What you should do |
Your answer must be an exact copy of the records, with no pictures included.

[Captioned web image data]
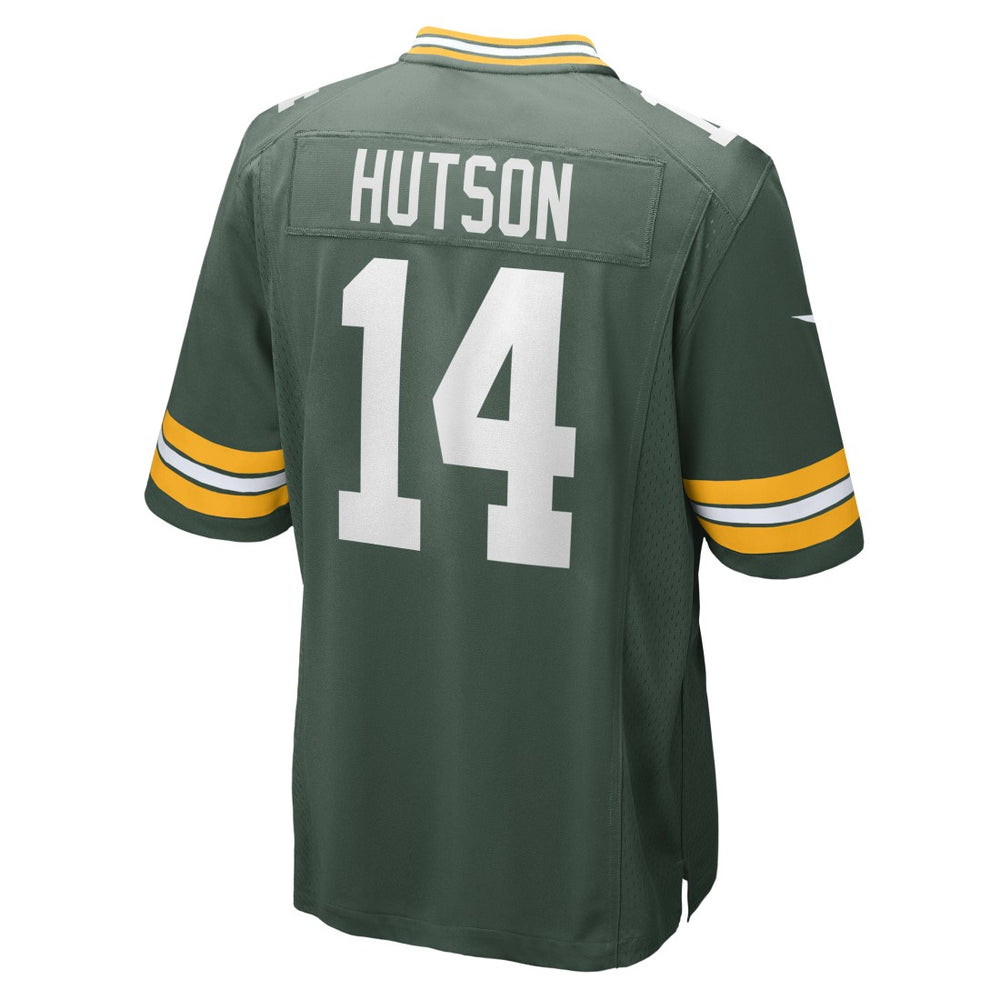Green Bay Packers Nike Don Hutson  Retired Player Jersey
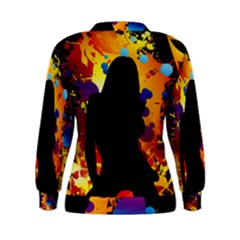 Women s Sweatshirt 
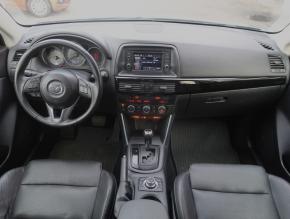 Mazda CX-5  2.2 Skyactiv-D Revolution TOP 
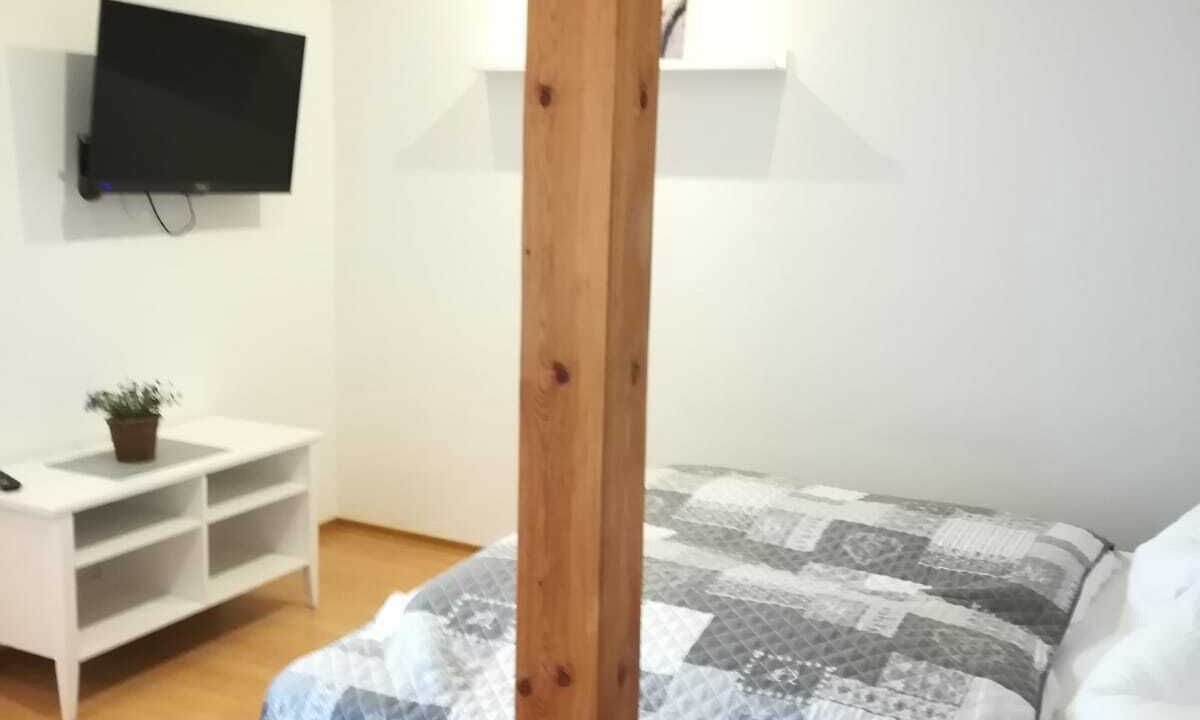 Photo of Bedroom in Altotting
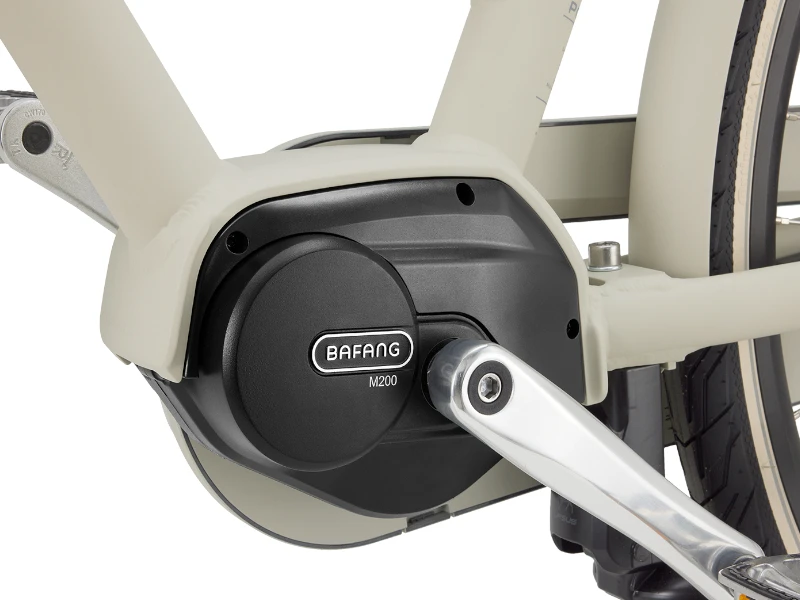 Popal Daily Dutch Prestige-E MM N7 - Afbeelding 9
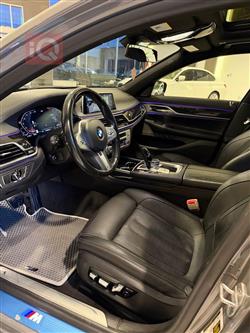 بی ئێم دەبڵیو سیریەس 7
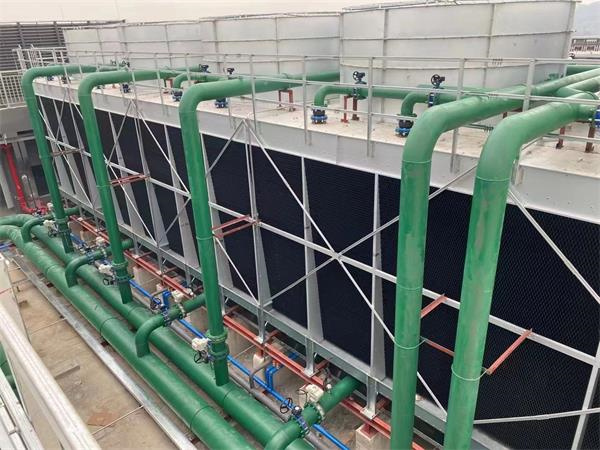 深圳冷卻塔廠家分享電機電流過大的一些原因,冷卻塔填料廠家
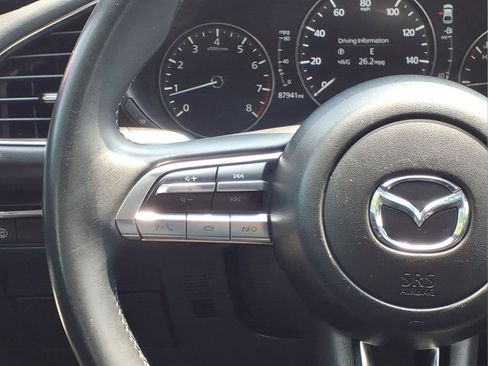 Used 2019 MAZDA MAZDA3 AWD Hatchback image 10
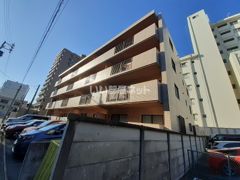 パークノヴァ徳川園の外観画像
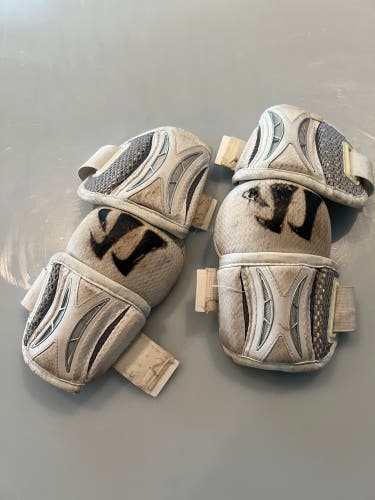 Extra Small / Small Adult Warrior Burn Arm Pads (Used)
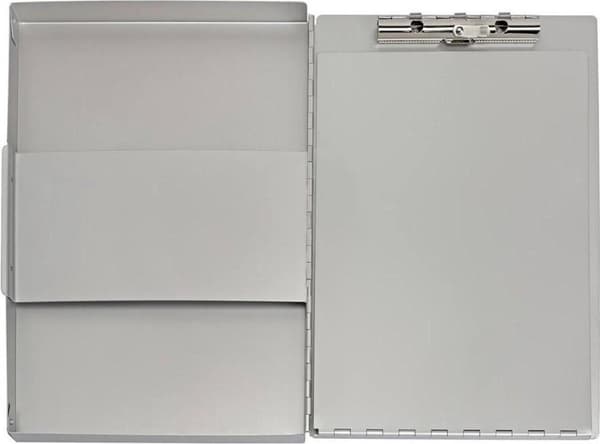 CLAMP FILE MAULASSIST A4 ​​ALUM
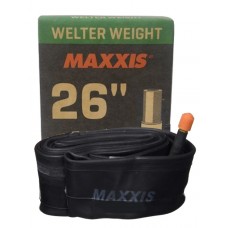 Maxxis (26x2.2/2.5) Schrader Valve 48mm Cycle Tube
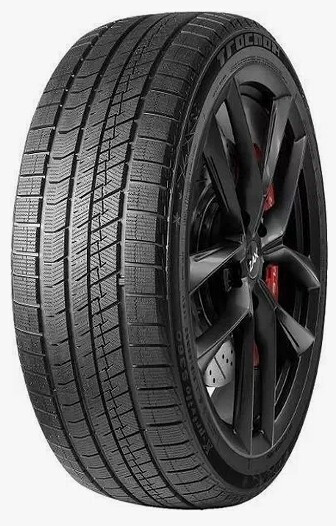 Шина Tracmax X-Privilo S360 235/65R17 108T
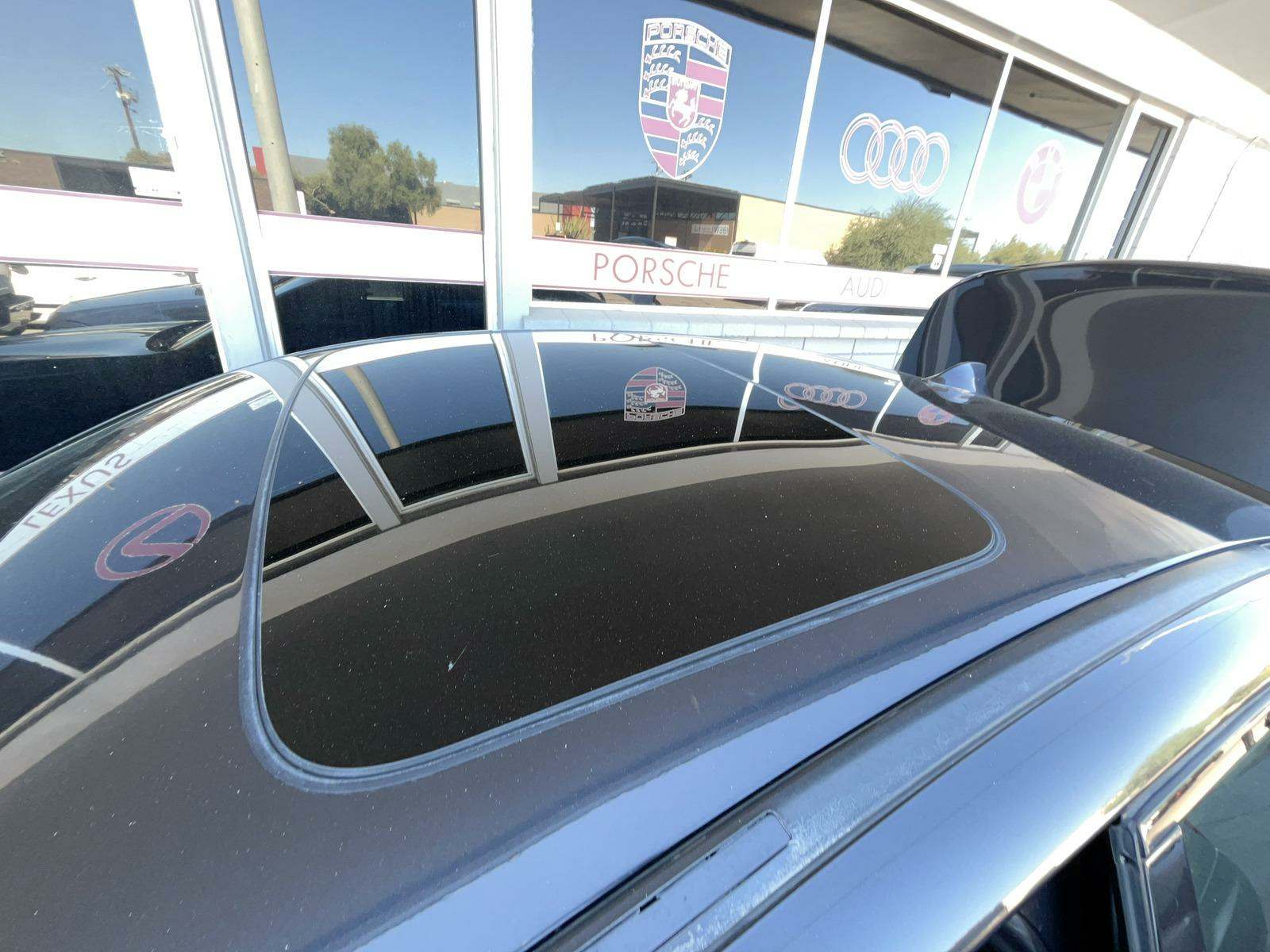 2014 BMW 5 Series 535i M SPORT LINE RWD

Response |
Green Bay Packers Nike Don Hutson  Retired Player Jersey
 Women s Sweatshirt 
 Mazda CX-5  2.2 Skyactiv-D Revolution TOP 
 Photo of Bedroom in Altotting
 Popal Daily Dutch Prestige-E MM N7 - Afbeelding 9
 بی ئێم دەبڵیو سیریەس 7
 深圳冷卻塔廠家分享電機電流過大的一些原因,冷卻塔填料廠家
 Used 2019 MAZDA MAZDA3 AWD Hatchback image 10
 パークノヴァ徳川園の外観画像
 Extra Small / Small Adult Warrior Burn Arm Pads (Used)
 CLAMP FILE MAULASSIST A4 ​​ALUM
 Maxxis (26x2.2/2.5) Schrader Valve 48mm Cycle Tube
 Шина Tracmax X-Privilo S360 235/65R17 108T
 2014 BMW 5 Series 535i M SPORT LINE RWD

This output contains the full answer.